Text segment
“I despair of the term ‘clean eating’…it necessarily implies that any other form of eating – and consequently the eater of it – is dirty or impure and thus bad.” – Nigella Lawson.
In an age where food has perhaps never been so digitally in our faces, with 10-second videos of nutella-stacked-brownie-marshmallow-coated towers being viewable at our fingertips, one would think that food has never been so celebrated, so loved and so enjoyed. On the other end of the scale, there are hundreds upon hundreds of clean-eating blogs, ‘wellness’ advocates and aesthetically pleasing Instagram accounts filled with smoothies and soy milk. Again, one would think that food is being seen as a way to improve our lives; it makes us feel stronger, healthier and more focused. It is these two extremes though, that are making our relationship with food more troubled than ever. What has happened is that the so-called middle ground is utterly absent, and therefore social media seems to only advocate two attitudes towards food; both of which are ultimately troubling.

Given data
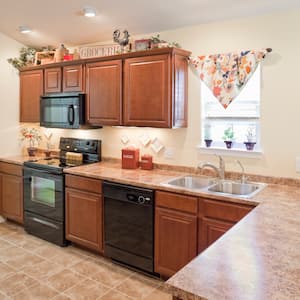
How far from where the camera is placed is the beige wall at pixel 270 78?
2.88 m

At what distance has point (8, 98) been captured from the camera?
4664mm

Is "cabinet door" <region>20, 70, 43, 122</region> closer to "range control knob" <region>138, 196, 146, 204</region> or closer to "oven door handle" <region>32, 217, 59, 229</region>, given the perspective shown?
"oven door handle" <region>32, 217, 59, 229</region>

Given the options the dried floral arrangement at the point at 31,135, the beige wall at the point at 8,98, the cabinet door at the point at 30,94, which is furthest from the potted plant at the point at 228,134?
the beige wall at the point at 8,98

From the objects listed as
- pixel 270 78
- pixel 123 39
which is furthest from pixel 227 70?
pixel 123 39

What to work on
(A) Summarize the passage on food and social media in two sentences.
(B) Write the next paragraph of the passage on food and social media, picking up right after its final sentence.
The lines above are separate from the passage on food and social media.

Numbered answers
(A) Social media presents food at two extremes: short videos of indulgent towers such as nutella-stacked brownies, and hundreds of clean-eating blogs, "wellness" advocates and Instagram accounts full of smoothies and soy milk. The passage argues that with the middle ground absent, these two attitudes are making our relationship with food more troubled than ever.

(B)
Indeed, the dichotomy that surfaces is so extreme that we don’t even consider the two in the same category. Food that we see splashed across our social media is either ‘food porn;’ three-tiered cookie dough cakes, piles of slowly stretching melted cheese, molten BBQ sauce and fried chicken, or it is ‘clean eating;’ gluten-free spelt pasta, smashed avo on rye bread, smoothie bowls. What then happens is that whilst we are ogling at both, we slowly forget that we are only witnessing the ends of a spectrum. Food is becoming all about extremes, feeding directly into the binging ethos that pervades the world of social media-induced eating disorders and orthorexia – an obsession with eating foods that one considers healthy.
‘Food porn’ places food on a pedestal, and luxuriates in excess. The main propagator of this is Buzzfeed’s ‘Tasty,’ a phenomenon which boasts 80.3 million likes on its Facebook page – that’s nearly 20 million more than the population of the UK. In a way that is almost painfully enticing, mouth-wateringly delicious short-clip videos are rife on social media yet are presented in a fetishized way. We’re invited to gaze at the food, yet along with that comes a fear and knowledge that it should never be consumed. The physical distance between eyes and screen bolsters this, and the link between sex and food established here in fact contributes to certain foods being designated as taboo, in a similar rhetoric to the way in which ‘wellness’ bloggers create taboos out of things that are perfectly normal such as gluten and dairy.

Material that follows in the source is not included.